Task list:
A) In the moose forum thread, how long did the visitor stay around, according to the person who posted the pictures?
B) Reproduce the part of the moose thread from "I opened the" up to and including "cabomhn (Dec 15, 2012)".
C) Shorten the paragraph in the moose thread that begins "I opened the curtains" into a brief bulleted list that keeps its main facts.

Excerpted passage:
• • •
# TREE SERVICE-via moose



## Mike1950 (Dec 15, 2012)

I opened the curtains and the new tree service and fertilizer guy was here- only one problem is we did not call the tree service- I surely don't want to pay him to lie around on the job, he is trimming the wrong trees and dispersement of fertilizer seems quite erratic. Also his communication skills are quite lacking. I wonder if I should get him to fill out an I/9-one thing tough he is a very big sucker so I do not want to get on the wrong side of him if you know what I mean. Tell you what though-it puts a whole new excitement going to and from the shop......... PS fence post is a little over 5'8

[attachment=14647]

[attachment=14648]

[attachment=14649]


----------



## cabomhn (Dec 15, 2012)

*RE: TREE SERVICE*

That's awesome that something that big can just show up in your backyard. How long did he linger around?


----------



## hobbit-hut (Dec 15, 2012)

*RE: TREE SERVICE*

Mike you have the tastests wood.


----------



## Mike1950 (Dec 15, 2012)

*RE: TREE SERVICE*



cabomhn said:


> That's awesome that something that big can just show up in your backyard. How long did he linger around?



2-3 hrs that we know of- he is next door now taking a nap. This is the first year he jumped-stepped over the fence into the back yard.


----------



## healeydays (Dec 15, 2012)

*RE: TREE SERVICE*

That is just so cool. Have to steal one of your pictures and share it on Facebook if you don't mind...


----------



## myingling (Dec 15, 2012)

*RE: TREE SERVICE*

Thats pretty cool ,, Boy would he fill the freezer up


----------



## Kevin (Dec 15, 2012)

*RE: TREE SERVICE*

Mike that's way cool. I've never looked you up on google maps - do you live in a dense neighbor hood or semi rural etc? I see a house in the background. Just wondering because my MIL lives in a community in a Dallas burb that is packed tight like Tokyo and they have coyote's and bobcat coming in routinely taking domestic animals right in front of the humans.


----------



## DKMD (Dec 15, 2012)

*RE: TREE SERVICE*

Looks like he's standing in the flower beds... Surprised momma hasn't chased him out with a rolling pin!


----------



## Mike1950 (Dec 15, 2012)

*RE: TREE SERVICE*



healeydays said:


> That is just so cool. Have to steal one of your pictures and share it on Facebook if you don't mind...



Mike post away- I put him on for all to enjoy................


----------



## Mike1950 (Dec 15, 2012)

*RE: TREE SERVICE*



Kevin said:


> Mike that's way cool. I've never looked you up on google maps - do you live in a dense neighbor hood or semi rural etc? I see a house in the background. Just wondering because my MIL lives in a community in a Dallas burb that is packed tight like Tokyo and they have coyote's and bobcat coming in routinely taking domestic animals right in front of the humans.
• • •
Excerpted records:
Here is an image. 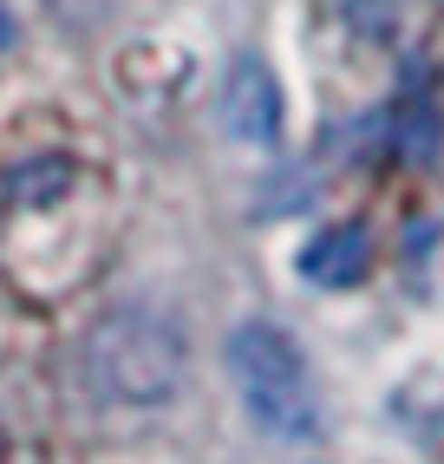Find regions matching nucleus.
Returning <instances> with one entry per match:
<instances>
[{
    "mask_svg": "<svg viewBox=\"0 0 444 464\" xmlns=\"http://www.w3.org/2000/svg\"><path fill=\"white\" fill-rule=\"evenodd\" d=\"M366 268H372V229L366 223H327L301 249V275L314 288H353Z\"/></svg>",
    "mask_w": 444,
    "mask_h": 464,
    "instance_id": "obj_4",
    "label": "nucleus"
},
{
    "mask_svg": "<svg viewBox=\"0 0 444 464\" xmlns=\"http://www.w3.org/2000/svg\"><path fill=\"white\" fill-rule=\"evenodd\" d=\"M79 373L85 386L105 399V406H170L189 380V340L183 327L164 314V307H144V301H124L105 307L99 321L85 327L79 340Z\"/></svg>",
    "mask_w": 444,
    "mask_h": 464,
    "instance_id": "obj_1",
    "label": "nucleus"
},
{
    "mask_svg": "<svg viewBox=\"0 0 444 464\" xmlns=\"http://www.w3.org/2000/svg\"><path fill=\"white\" fill-rule=\"evenodd\" d=\"M222 131L242 144H275L281 138V79L268 72V59L236 53L222 72Z\"/></svg>",
    "mask_w": 444,
    "mask_h": 464,
    "instance_id": "obj_3",
    "label": "nucleus"
},
{
    "mask_svg": "<svg viewBox=\"0 0 444 464\" xmlns=\"http://www.w3.org/2000/svg\"><path fill=\"white\" fill-rule=\"evenodd\" d=\"M229 380L242 392L248 419H256L268 439L307 445L314 431H321V392H314V373H307V360H301L288 327L242 321L229 334Z\"/></svg>",
    "mask_w": 444,
    "mask_h": 464,
    "instance_id": "obj_2",
    "label": "nucleus"
},
{
    "mask_svg": "<svg viewBox=\"0 0 444 464\" xmlns=\"http://www.w3.org/2000/svg\"><path fill=\"white\" fill-rule=\"evenodd\" d=\"M7 53H14V14L0 7V59H7Z\"/></svg>",
    "mask_w": 444,
    "mask_h": 464,
    "instance_id": "obj_5",
    "label": "nucleus"
}]
</instances>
• • •
List of solutions:
A) Two to three hours that they know of.

B)
I opened the curtains and the new tree service and fertilizer guy was here- only one problem is we did not call the tree service- I surely don't want to pay him to lie around on the job, he is trimming the wrong trees and dispersement of fertilizer seems quite erratic. Also his communication skills are quite lacking. I wonder if I should get him to fill out an I/9-one thing tough he is a very big sucker so I do not want to get on the wrong side of him if you know what I mean. Tell you what though-it puts a whole new excitement going to and from the shop......... PS fence post is a little over 5'8

[attachment=14647]

[attachment=14648]

[attachment=14649]


----------



## cabomhn (Dec 15, 2012)

C)
- The poster opened the curtains and found a new "tree service and fertilizer guy" there, though nobody had called a tree service.
- He lies around on the job, trims the wrong trees, spreads fertilizer erratically, and communicates poorly.
- The poster wonders about having him fill out an I-9 but doesn't want to get on his wrong side because he is very big.
- He makes going to and from the shop a lot more exciting.
- The fence post is a little over 5'8".